*Provided data:*
[Start of section]

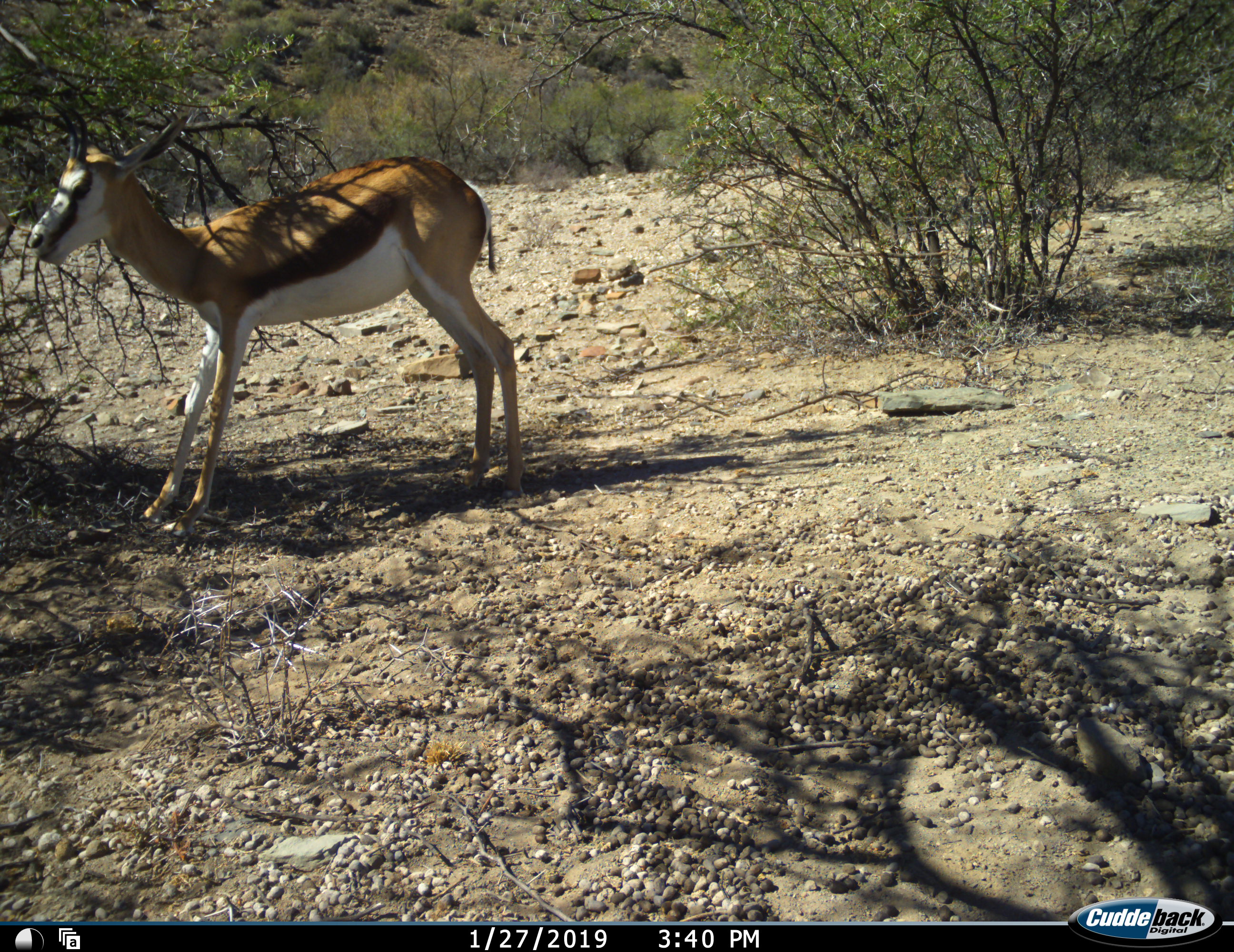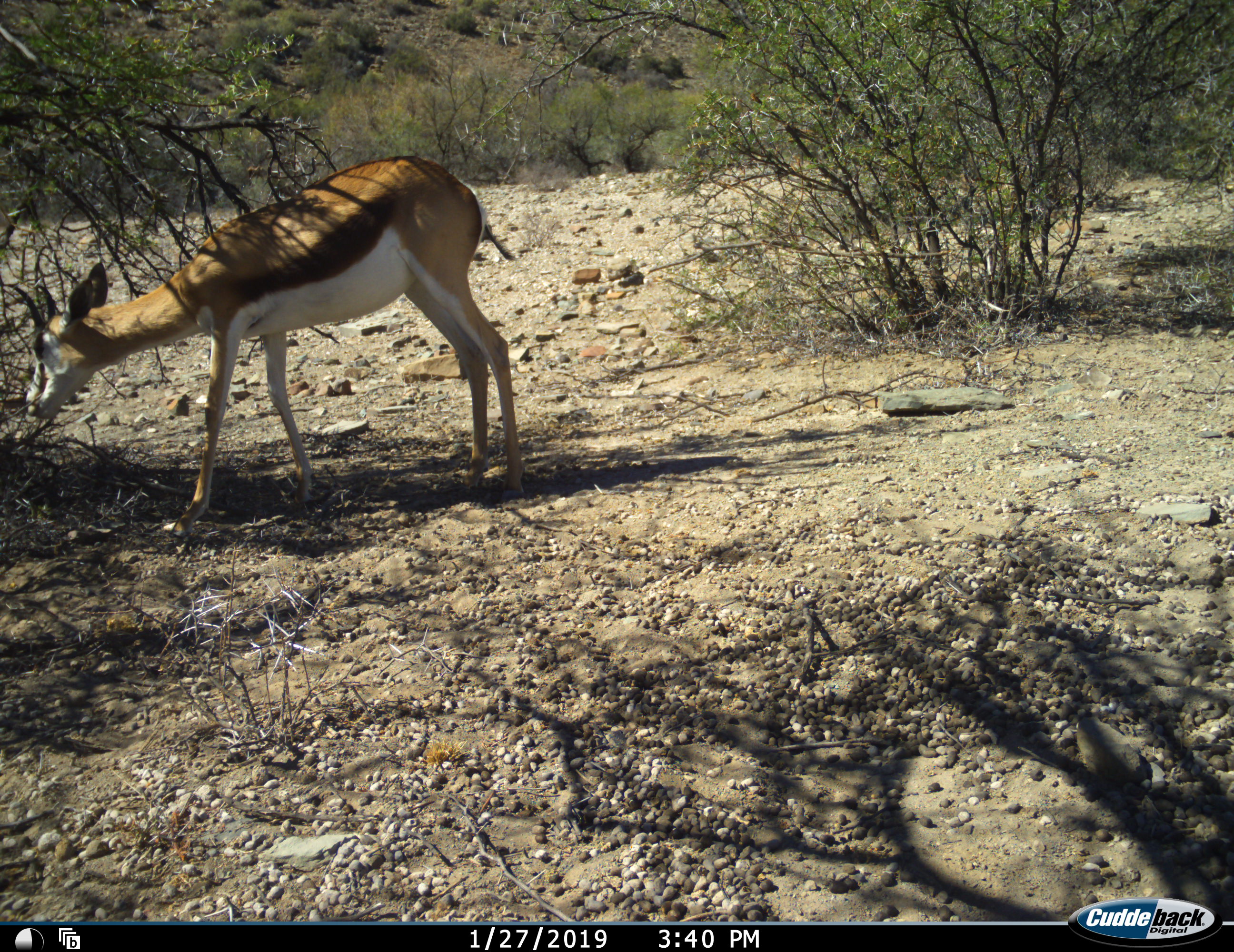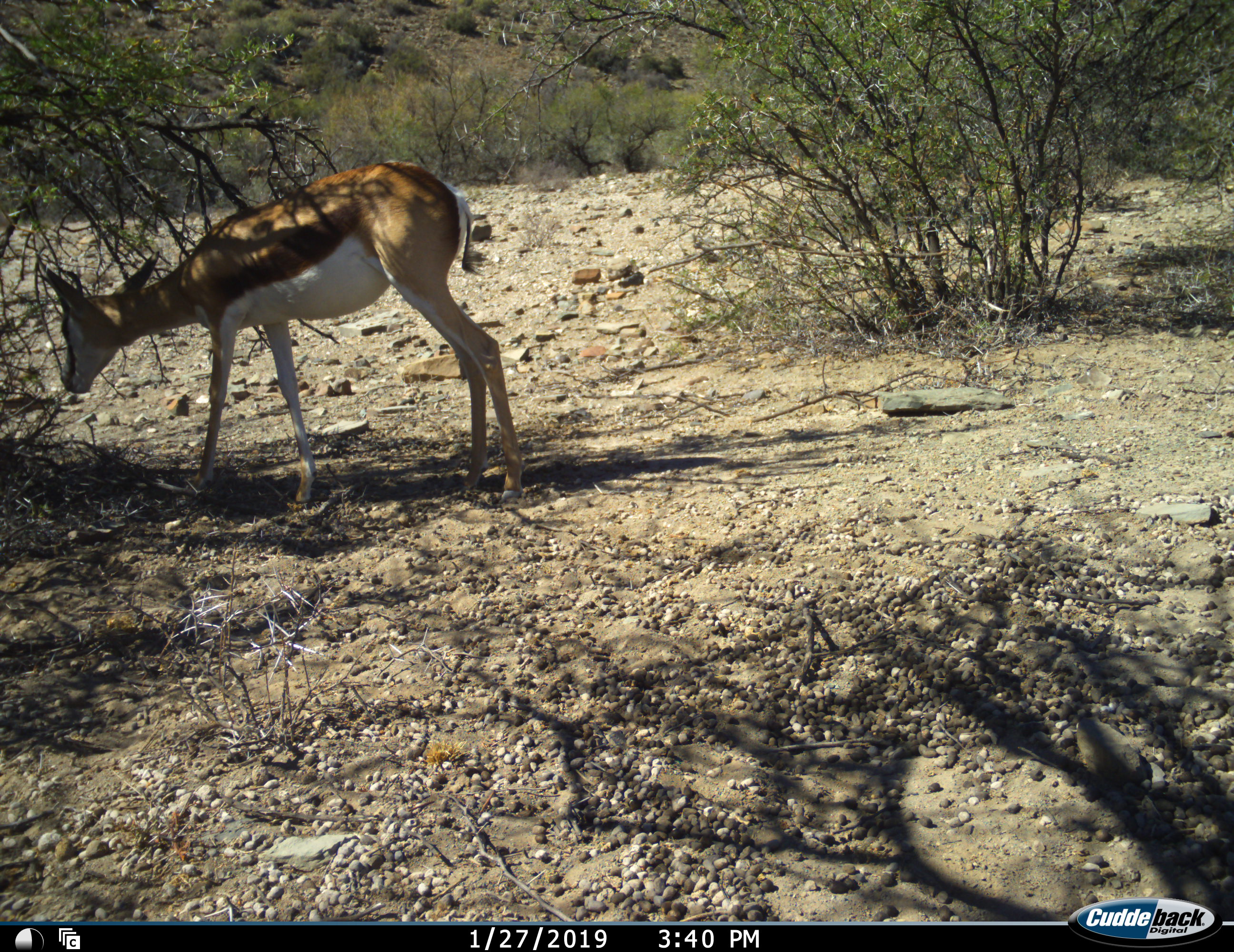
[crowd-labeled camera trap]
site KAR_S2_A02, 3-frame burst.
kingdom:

[End of section]

*Instructions for the task:* Except for the pictures, print the data above exactly.

*Result of the task:*
[crowd-labeled camera trap]
site KAR_S2_A02, 3-frame burst.
kingdom:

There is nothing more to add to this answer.